他校の君。【完】
「好きなんだ」
あたしが勝手に聞き間違えにした言葉を一臣君がもう一度言ってくれる。
その言葉に、
「おい、香澄!?」
ガクリと腰を抜かしてしまったあたし。
一臣君が手を伸ばしてくれるけど、
だ、だめ。
立てない。
何かがくがくする。
そんなあたしに視線を合わせるようにしゃがんだ一臣君は、
「告白で腰抜かされるとは思わなかった」
と苦笑する。
「だ、だって、す、好きって。一臣君が好きって…」
言うから。
「うん。
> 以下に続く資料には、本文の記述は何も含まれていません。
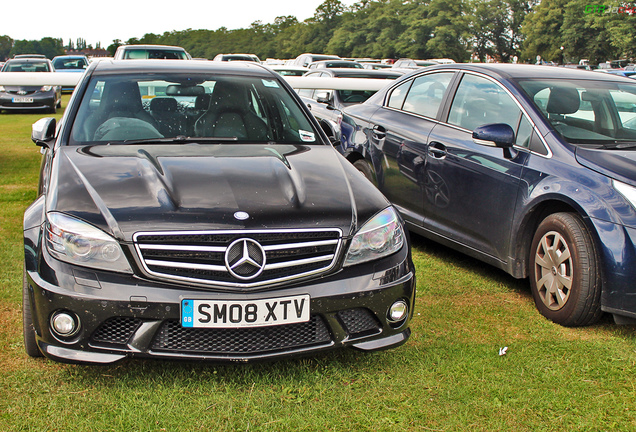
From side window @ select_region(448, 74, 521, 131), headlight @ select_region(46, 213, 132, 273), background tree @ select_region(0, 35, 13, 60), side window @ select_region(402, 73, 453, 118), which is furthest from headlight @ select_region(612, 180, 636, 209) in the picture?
background tree @ select_region(0, 35, 13, 60)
好き」
「……!!」
クラリと目眩がする。
何これ。
何だろう。
この状況。
「香澄は俺の事、嫌い?」
「…嫌い…じゃ…ないよ」
好きだよ?凄く。
「じゃあ、俺の彼女になって。今すぐ好きになってくれとは言わねーから」
いい?と聞かれて、あたしは一臣君こそいいのかと思いながらもぎこちなく頷く。
すると、笑顔になった一臣君に抱き寄せられた。
「フられたらどうしようかと思った」
あたしをギュッと抱きしめてくれる一臣君がホッとしたような声を出す。
その声にまたドキリと心臓が大きく音を立てる。
どうやらあたしの心臓は止まっていなかったらしい。